§ **WHAT IS REQUIRED**:
Keyword search on "volunteer": report each line of the records that contains it.

DATA FOR PROCESSING below:

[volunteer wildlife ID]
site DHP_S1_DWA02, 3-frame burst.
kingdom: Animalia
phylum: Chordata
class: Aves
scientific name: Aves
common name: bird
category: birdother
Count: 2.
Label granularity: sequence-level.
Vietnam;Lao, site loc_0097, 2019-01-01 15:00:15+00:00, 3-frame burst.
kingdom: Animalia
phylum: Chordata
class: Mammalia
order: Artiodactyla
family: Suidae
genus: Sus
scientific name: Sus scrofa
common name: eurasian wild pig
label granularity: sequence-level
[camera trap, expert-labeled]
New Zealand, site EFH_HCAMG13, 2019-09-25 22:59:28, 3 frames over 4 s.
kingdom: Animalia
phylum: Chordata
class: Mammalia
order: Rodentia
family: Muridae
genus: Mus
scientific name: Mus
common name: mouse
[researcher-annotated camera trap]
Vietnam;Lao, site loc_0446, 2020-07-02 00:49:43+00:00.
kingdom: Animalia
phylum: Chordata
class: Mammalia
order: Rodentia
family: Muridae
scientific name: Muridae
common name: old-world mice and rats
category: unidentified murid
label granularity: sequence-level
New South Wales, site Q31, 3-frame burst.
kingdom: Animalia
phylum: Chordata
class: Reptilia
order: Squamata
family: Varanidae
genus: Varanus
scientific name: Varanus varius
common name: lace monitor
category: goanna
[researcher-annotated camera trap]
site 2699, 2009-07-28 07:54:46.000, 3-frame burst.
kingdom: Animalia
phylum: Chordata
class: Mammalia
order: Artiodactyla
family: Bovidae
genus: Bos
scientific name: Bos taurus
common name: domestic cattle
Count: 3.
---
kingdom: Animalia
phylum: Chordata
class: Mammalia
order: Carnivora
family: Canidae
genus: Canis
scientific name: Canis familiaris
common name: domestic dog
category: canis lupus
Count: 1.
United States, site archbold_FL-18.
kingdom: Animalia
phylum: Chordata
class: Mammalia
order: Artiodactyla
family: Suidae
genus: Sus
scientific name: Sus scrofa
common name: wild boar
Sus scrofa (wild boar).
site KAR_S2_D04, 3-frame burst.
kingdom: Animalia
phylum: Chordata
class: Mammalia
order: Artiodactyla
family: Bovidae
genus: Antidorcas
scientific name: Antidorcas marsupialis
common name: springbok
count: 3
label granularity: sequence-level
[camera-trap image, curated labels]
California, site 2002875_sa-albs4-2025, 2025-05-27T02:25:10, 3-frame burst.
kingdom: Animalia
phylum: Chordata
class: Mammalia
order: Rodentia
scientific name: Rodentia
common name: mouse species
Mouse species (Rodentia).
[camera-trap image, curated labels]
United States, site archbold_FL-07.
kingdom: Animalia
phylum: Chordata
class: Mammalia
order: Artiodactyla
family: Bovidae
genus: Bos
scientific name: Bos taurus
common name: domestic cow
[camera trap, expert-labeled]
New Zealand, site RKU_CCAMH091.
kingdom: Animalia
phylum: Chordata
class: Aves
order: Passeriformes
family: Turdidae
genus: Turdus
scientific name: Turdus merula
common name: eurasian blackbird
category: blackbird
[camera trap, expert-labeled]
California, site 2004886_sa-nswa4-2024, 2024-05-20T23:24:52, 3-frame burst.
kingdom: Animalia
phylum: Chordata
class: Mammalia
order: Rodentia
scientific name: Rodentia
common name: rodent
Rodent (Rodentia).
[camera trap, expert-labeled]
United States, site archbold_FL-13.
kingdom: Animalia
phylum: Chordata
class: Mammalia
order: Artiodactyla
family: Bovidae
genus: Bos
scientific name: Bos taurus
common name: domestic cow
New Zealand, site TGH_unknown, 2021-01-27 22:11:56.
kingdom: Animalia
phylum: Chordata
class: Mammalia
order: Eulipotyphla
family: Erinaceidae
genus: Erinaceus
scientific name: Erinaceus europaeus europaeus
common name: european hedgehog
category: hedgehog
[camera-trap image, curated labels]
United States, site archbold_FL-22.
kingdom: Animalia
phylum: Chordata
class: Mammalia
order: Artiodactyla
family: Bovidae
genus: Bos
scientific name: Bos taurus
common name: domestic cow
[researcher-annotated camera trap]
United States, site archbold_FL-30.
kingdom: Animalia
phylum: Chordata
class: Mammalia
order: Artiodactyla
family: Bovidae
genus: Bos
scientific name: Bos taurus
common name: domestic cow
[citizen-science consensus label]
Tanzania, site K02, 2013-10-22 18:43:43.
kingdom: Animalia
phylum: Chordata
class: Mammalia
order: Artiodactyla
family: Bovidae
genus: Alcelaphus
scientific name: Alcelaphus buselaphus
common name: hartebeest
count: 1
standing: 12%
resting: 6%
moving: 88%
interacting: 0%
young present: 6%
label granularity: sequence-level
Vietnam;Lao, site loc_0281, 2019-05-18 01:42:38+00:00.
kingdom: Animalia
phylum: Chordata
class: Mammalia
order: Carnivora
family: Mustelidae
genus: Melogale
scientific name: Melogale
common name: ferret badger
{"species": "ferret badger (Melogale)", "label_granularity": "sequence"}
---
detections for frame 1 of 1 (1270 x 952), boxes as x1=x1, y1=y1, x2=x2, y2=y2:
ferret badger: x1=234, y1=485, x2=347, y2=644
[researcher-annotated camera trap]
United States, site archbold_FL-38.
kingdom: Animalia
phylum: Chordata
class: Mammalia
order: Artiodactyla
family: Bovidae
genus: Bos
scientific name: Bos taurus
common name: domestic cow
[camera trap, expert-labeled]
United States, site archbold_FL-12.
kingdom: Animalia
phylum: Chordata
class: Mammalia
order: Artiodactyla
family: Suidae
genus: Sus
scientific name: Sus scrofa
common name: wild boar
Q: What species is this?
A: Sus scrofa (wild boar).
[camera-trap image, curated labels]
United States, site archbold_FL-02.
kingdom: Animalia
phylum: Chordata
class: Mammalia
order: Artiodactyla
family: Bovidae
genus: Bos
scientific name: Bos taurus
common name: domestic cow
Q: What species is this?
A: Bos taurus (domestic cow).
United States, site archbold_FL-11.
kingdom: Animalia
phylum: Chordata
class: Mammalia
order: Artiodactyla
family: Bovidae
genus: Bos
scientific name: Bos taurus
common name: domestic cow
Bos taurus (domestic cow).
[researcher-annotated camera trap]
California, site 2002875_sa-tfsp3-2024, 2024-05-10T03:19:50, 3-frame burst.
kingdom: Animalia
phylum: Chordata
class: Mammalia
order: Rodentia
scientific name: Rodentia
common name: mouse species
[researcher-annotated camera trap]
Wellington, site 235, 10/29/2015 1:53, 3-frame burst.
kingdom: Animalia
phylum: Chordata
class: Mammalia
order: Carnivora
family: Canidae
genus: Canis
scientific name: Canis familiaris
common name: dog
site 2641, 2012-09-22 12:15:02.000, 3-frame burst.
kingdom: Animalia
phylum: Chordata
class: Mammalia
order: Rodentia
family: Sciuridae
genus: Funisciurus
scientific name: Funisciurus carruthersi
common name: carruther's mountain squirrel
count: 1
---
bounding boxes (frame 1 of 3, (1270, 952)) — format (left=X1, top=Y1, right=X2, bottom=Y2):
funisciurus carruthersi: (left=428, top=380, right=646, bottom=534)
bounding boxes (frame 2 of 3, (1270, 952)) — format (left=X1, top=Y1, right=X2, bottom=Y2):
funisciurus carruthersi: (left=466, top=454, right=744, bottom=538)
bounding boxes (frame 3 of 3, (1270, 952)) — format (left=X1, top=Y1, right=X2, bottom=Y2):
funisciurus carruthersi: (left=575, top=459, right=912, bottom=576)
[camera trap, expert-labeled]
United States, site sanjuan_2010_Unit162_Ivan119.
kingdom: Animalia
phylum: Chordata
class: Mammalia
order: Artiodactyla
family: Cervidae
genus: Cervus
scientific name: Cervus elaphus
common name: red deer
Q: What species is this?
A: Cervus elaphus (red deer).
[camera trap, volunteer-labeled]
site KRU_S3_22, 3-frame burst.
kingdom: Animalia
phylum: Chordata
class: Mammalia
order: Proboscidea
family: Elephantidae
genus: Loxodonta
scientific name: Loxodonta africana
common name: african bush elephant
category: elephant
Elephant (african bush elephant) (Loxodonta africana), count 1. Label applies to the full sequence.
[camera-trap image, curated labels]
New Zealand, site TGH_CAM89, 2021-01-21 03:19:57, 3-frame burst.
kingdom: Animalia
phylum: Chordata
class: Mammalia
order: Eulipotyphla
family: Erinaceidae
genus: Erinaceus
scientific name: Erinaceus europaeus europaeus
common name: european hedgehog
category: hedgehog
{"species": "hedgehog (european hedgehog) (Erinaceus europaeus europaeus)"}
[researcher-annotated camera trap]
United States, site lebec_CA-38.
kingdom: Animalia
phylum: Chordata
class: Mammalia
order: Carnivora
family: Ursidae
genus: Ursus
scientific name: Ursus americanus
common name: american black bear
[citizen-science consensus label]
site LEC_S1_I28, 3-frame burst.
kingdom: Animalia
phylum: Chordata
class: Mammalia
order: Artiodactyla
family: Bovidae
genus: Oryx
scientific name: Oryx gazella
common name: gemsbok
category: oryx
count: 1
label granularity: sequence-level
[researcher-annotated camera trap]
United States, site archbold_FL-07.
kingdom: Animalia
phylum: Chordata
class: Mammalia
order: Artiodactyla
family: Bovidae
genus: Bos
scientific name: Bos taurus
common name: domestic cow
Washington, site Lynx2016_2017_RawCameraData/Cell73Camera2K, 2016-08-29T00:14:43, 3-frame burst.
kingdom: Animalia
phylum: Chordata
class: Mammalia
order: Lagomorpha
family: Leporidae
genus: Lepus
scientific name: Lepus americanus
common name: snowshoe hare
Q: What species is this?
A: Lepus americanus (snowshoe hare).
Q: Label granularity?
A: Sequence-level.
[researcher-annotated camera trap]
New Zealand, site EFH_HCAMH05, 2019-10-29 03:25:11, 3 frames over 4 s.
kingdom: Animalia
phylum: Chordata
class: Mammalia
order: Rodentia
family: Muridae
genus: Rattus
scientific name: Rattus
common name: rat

End of DATA FOR PROCESSING.

§ **YOUR SOLUTION**:
[volunteer wildlife ID]
[camera trap, volunteer-labeled]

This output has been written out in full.